How Long is a Football Match?
Typically, a football match will last 90 minutes with an additional 15 minutes of half-time. These 90 minutes are split up into two separate 45 minute sections, known as halves.
There is then a 15-minute interval between these two halves to give the players and officials time to take a break and for the fans to utilise stadium facilities, or get some food.
Here, Football Park will take a look the full length and potential length of a football match, including all the distinct factors which could incur any additional time onto the match at hand.
Law 7- The Duration of the Match
This is a question which is tricky to answer specifically. However, at the end of each 45-minute half, the fourth official will raise his or her board with a single number on it indicating how much time will be added on to the half.

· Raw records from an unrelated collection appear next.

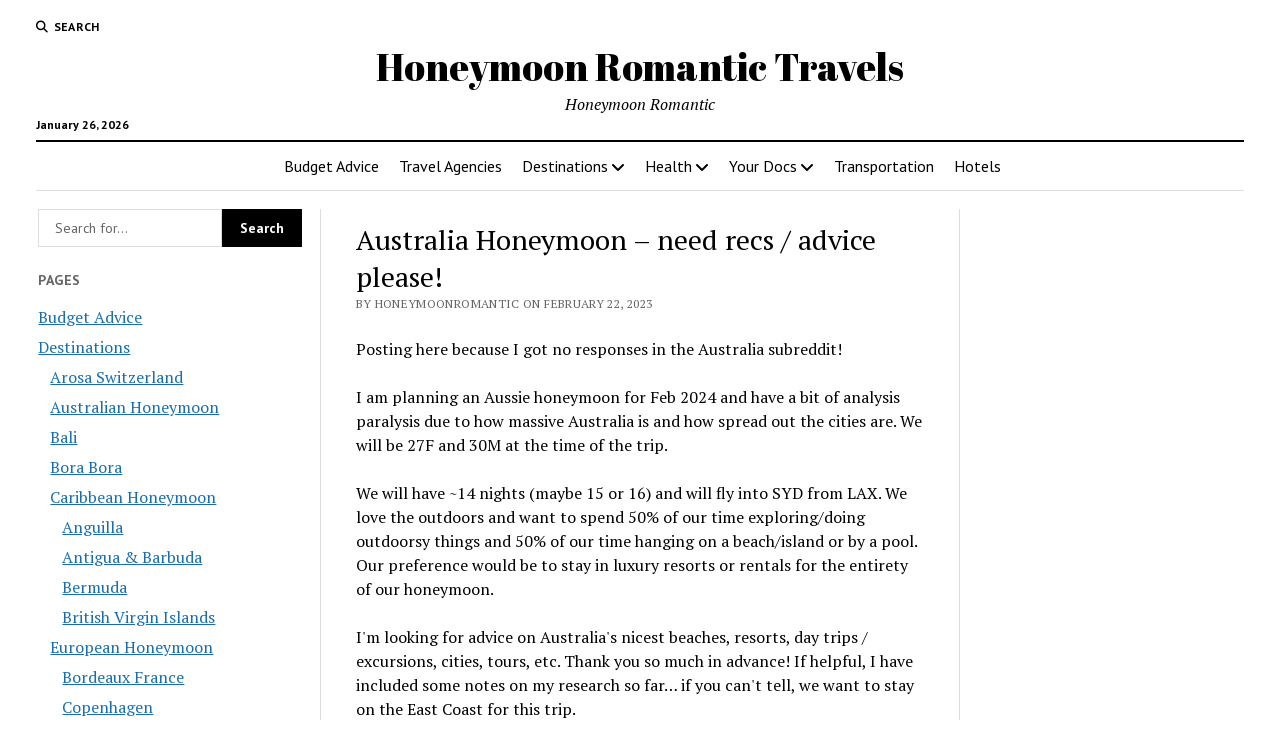

--- FILE ---
content_type: text/html; charset=UTF-8
request_url: https://www.omnibuspanel.com/code/sticker/stick.php?v=1769440362&dom=www.honeymoonromantic.com&rf=
body_size: 208
content:
<a href=https://search.yahoo.com/search?fr=yfp-t&fp=1&toggle=1&cop=mss&ei=UTF-8&p=tennisbuddies.com target=_BLANK><img src=rh_20.jpg align=left></a> <span style="font-weight:bold; text-decoration: overline; text-decoration: underline;">Lightning</span>

--- FILE ---
content_type: text/html; charset=utf-8
request_url: https://www.google.com/recaptcha/api2/aframe
body_size: 266
content:
<!DOCTYPE HTML><html><head><meta http-equiv="content-type" content="text/html; charset=UTF-8"></head><body><script nonce="HymW6eto0mAboZDVYeWbxA">/** Anti-fraud and anti-abuse applications only. See google.com/recaptcha */ try{var clients={'sodar':'https://pagead2.googlesyndication.com/pagead/sodar?'};window.addEventListener("message",function(a){try{if(a.source===window.parent){var b=JSON.parse(a.data);var c=clients[b['id']];if(c){var d=document.createElement('img');d.src=c+b['params']+'&rc='+(localStorage.getItem("rc::a")?sessionStorage.getItem("rc::b"):"");window.document.body.appendChild(d);sessionStorage.setItem("rc::e",parseInt(sessionStorage.getItem("rc::e")||0)+1);localStorage.setItem("rc::h",'1769440364987');}}}catch(b){}});window.parent.postMessage("_grecaptcha_ready", "*");}catch(b){}</script></body></html>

It is not necessarily the case that the number of minutes added on will be the same for each half, however, depending on any stoppages throughout the half, this could be the case. Typically, the second half would include more added time, unless there is a large stoppage in the first.
Different types of stoppages can affect how much added time there is. These can include: injuries, time-wasting, substitutions, fouls/disciplinary actions, celebrations, any crowd disruptions, or more recently, Video Assistant Referee (VAR) reviews.

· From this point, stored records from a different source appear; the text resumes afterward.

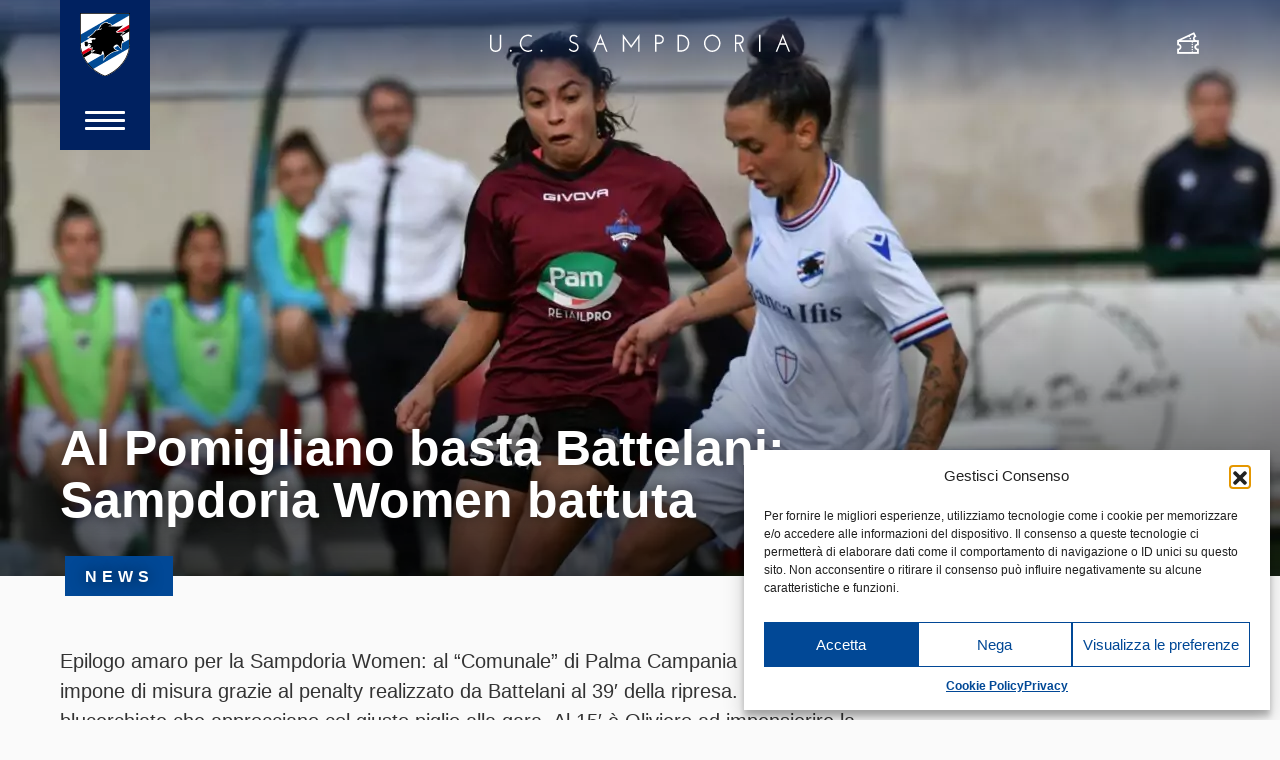

--- FILE ---
content_type: image/svg+xml
request_url: https://www.sampdoria.it/wp-content/themes/sampdoria2020/dist/img/sampdoria-logo.svg
body_size: 1235
content:
<svg xmlns="http://www.w3.org/2000/svg" viewBox="0 0 146.9 186.7"><path d="M145.8 0H0v88.4c0 11.8 2.2 23 6.1 33.4 4.1 11 10.3 21.1 17.8 30.1 6.4 7.6 13.9 14.4 22.1 20.2 8.3 5.9 17.5 10.8 27 14.6h.8c9.6-3.7 18.7-8.7 27-14.6 8.2-5.8 15.7-12.6 22.1-20.2 7.6-9 13.7-19.1 17.8-30.1 3.9-10.4 6.1-21.6 6.1-33.4V0h-1z" fill="#fff"/><path d="M118.1 66.7c2-3.3 8.1-7.1 10.4-9.1-14.6-.7-15.8.6-17.5 1.3-.3.1-1.5.4-1.9.1-1.7-1.6-2.5-2.6-4.2-3.6 3-3.3 17.8-13.2 20.8-19.1-10.8 4.9-20.6 3.8-29.6 3.5-1.8-.4-10.7-.8-12.5-.3.8-1.7 2.9-2.1 4.2-2.2 1.6-.1 3.2.5 4.4 1.3.5-3.2-1-3.9-2.2-5.2-1.7-1.2-6.1-2.2-8.6-1-.5-1 .7-2.3-.7-3.4-1.4-1.2-3.8-.4-5.5-.1-3.8.6-6.3 2-10 5.2-1.3 1-5.1 4-5.4 5.5 1.3-.6 2.7-1.2 4.5-.8-5.2.3-6.4 6.4-9.3 10.3 4.1-1.6 6.9-3.9 9.3-3.2.6.2.4.7-.1 1.1-4.4 3.3-9.3 2.8-17 4.2-4.2 5.7-5.2 6.6-11 12.3-1.4 1.4-9.8 7.4-11.5 8 1.7 1.3 13.9 2.4 19.4 1.6l1.1.5c.4 1.8.2 3.5-.9 4.8-3.1-.4-7.9-.4-9.5.8-1.6 1.3-.3 2.6 0 3.8.3 1.1.9 4.9-.9 5.2-1.4.1-9.5.2-11 1.8-.3-1.4-.1-2.5-.1-4s-2.7-1.6-4.7-1.6-4.8.8-4.6 2.1c.4 3.5.8 6.3 1 9.9.2 1.9 8.1 2.1 8.2-.4 0-1.1.1-3.1.1-3.1.9-1.1 7-2.3 8.5-1.9-1.1 2.2-3.2 3.2-4.1 5.8 2.3-1 5.1-2.3 6.1-2-.2 2.4-3 6.6-3.4 8.5 3.3-.3 6.2-3.1 7.9-2.7-.7 3.3-2.6 10.9-2.6 10.9 3.9-2.6 7.4-3.1 10-2.9-3.9 3.2-8.4 7.4-11.4 10.1 11.6-.9 23.4 3.6 25.8 4 2.4.3 3.7-.5 3.9-2.6.2-2.1 1-5.3 2.7-8.1.6-.6 1.2 0 2 .3 3.4 7.9 4.1 17 2.5 23 5.1-8.7 14.2-14.6 22.1-19.1 3.8-2.3 12.2-5 15.7-5.5-3.3-1.4-6.7-3.3-9-6.7-1.6-1.9-2.3-4.6.5-7.1 2.6-2.2 5-4.7 9.3-4 3.5.1 7.7 9.6 11.7 12.2-.7-7.8 1.2-16.7 3.1-23.3 1.6 1 4.1 2.1 6 1.2-3.6-3.2-4.2-4.9-4.7-8.5-.6-3.6-2.3-8.3-7.3-7.8"/><path d="M23.5 73.1L20.9 71l3.2-1.2c1.2-.5 9.3-6.2 10.8-7.6 5.8-5.5 6.6-6.4 10.8-12l.4-.6.7-.1c2.4-.5 4.5-.7 6.3-1l.3-.5c.7-1 1.4-2.2 2-3.4.7-1.2 1.3-2.5 2.2-3.7l.3-1.6c.3-1.6 1.9-3.3 6-6.5l.1-.1c4.1-3.5 6.9-5 10.9-5.6.3 0 .6-.1.9-.2.9-.2 1.9-.4 2.9-.4 1.3 0 2.4.4 3.3 1.1.9.8 1.2 1.7 1.3 2.4h1c2.5 0 5.3.8 6.8 1.9l.2.1.1.1.5.5c.9.8 2 1.9 2.2 3.9l51.5-29.7V1.2h-35.8L1.5 63.8l-.2 25.6v.8l27-15.6c-2.2-.4-4-.8-4.8-1.5zM145.6 90V76.8l-21.5 12.4c-1.3 6.1-1.7 11.3-1.3 15.7l.4 3.9-3.3-2.2c-2-1.3-3.9-4-5.7-6.5-.7-1-1.8-2.5-2.8-3.6l-10.5 6.1.1.1.1.1c1.7 2.5 4.3 4.4 8.1 6l6.8 2.7-7.2.9c-3.3.4-11.5 3.1-14.9 5.2-7.9 4.6-16.6 10.3-21.4 18.4l-4.7 6.5 1.5-8.2c1-3.8.8-8.6-.2-13.4l-47.2 27.2c4.6 6.1 9.9 11.8 15.9 17.1l106.8-61.7c.6-4.4 1-9 1-13.5z" fill="#004b95"/><path d="M35.3 103.3c-1.4.7-3.2 1.6-5.2 1.8l-2.6.3.6-2.6c.1-.4.3-.8.5-1.3L5 115.1c.8 2.8 1.8 5.6 2.8 8.3l26.3-15.2c.4-1.5.8-3.3 1.2-4.9zm73.9-46.8l.6.6c.2 0 .3-.1.4-.1.1-.1.3-.1.4-.2 1.4-.6 3.3-1.4 10.5-1.4 1.3 0 2.7 0 4.2.1l20.2-11.7v-9.9l-37.4 21.6c.4.3.8.7 1.1 1z" fill="#e2001a"/><path d="M32.5 118.1c.9-.8 2-2.4 3.2-3.4 1-.9 2-2 3-3-.8.4-1.6.8-2.4 1.3l-4 2.6 1.2-4.7.7-2.8-26.4 15.3c1 2.7 2.2 5.3 3.5 7.9L30.9 120l1.6-1.9zm96.1-62.5l4.7.2-3.5 3.1c-.7.6-1.7 1.3-2.8 2.2-1.6 1.2-3.6 2.7-5.2 4.2.7.3 1.3.7 1.8 1.2l22.1-12.7v-9.9l-20.2 11.7c.9-.1 1.9 0 3.1 0z"/><path d="M144.8 0H0v88.4c0 11.8 2.2 23 6.1 33.4 4.1 11 10.3 21.1 17.8 30.1 6.4 7.6 13.9 14.4 22.1 20.2 8.3 5.9 17.5 10.8 27 14.6h.8c9.6-3.7 18.7-8.7 27-14.6 8.2-5.8 15.7-12.6 22.1-20.2 7.6-9 13.7-19.1 17.8-30.1 3.9-10.4 6.1-21.6 6.1-33.4V0h-2zm0 7.4v81c0 5.5-.5 10.8-1.4 16-1 5.7-2.5 11.3-4.5 16.6-4.1 10.8-10 20.7-17.5 29.5-6.3 7.5-13.7 14.2-21.7 19.9-8.1 5.7-16.9 10.5-26.2 14.2-9.3-3.7-18.1-8.4-26.2-14.2-2.7-1.9-5.3-3.9-7.8-6-5.1-4.2-9.8-8.9-14-13.9-.8-1-1.6-1.9-2.4-2.9-4.1-5.3-7.8-10.9-10.8-16.9-1.3-2.6-2.5-5.2-3.6-7.9-.2-.6-.5-1.2-.7-1.8-.8-2.1-1.5-4.3-2.1-6.5-2.3-7.9-3.6-16.2-3.8-24.9V2.1h142.7v5.3z"/></svg>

All of the stoppage types above can change the amount of added time there will be, although how much time is lost because of it, is completely independent of each other and the time each disruption takes can change each time. What we can usually predict, however, is that combining the first half added time with the second half added time, you can expect a minimum of five minutes added at the very least.
As we have previously mentioned, a football match consists of 90 minutes, with 15 minutes for half-time plus any added time onto either of the two halves. Another factor which lengthens the duration of a game is extra time.
If you are attending a league fixture or the group stage of a competition, this typically will not include any extra time. Extra time usually comes into play at the latter stages of tournaments, and usually used in a knockout format.
Extra time is activated when two teams cannot be separated after the full 90 minutes plus added time. Extra time is an additional 30 minutes of play, which is split into two further halves of 15 minutes each. Teams are usually allowed to make more substitutions in this period, which therefore would mean even more added time onto the game.
So, we now have the 90 minutes of football, plus the 15 minutes for half-time and a minimum of five minutes added time, as well as extra-time. This would mean a match including all of these additions could last up to two and a half hours give or take. However, there is one more factor which can increase the length of a single football game.
Using the same example in the section above, if the teams are now still level after 120 minutes, plus any stoppages and intervals, the match will head to a penalty shootout.
It works like this. There is a coin toss to decide which teams goes first and which end of the pitch the shootout will be at. Both teams then take up to five penalties each, or until the team ahead in the shootout has a lead which cannot be equalled or overtaken by the time each team has taken five apiece. If the teams are level after five each, the shootout will then go to sudden death, which in theory, could go on forever, but will just keep going until one team scores and the other misses.
Like added time, there is no specific answer to this question, since the shootout could end after each team takes three penalties each, or it could be 34 kicks long, like the EFL Cup third round between Preston and Fulham earlier last season.
All THIRTY-FOUR penalties from Preston vs Fulham 🤯 pic.twitter.com/yRI71mDfYh
— Sky Sports Football (@SkyFootball) September 18, 2024
Everything we have talked about before can happen in single leg formats, however, if the tie is a two-legged format, then extra time and penalty shootouts can only be activated after the second leg.
In the first leg, the match is 90 minutes long, plus the 15-minute interval and any added time. Second legs are the exact same thing as the first leg. Two 45-minute halves with a 15-minute interval and added time.
Aggregate will come into play at the end of the 90 minutes of the second leg. The aggregate is the combined score of both legs. If, by the end of the 90 minutes in leg two, there is a winner, then the match concludes after the 90 minutes. If the aggregate score is level, however, we then look at extra time and penalties.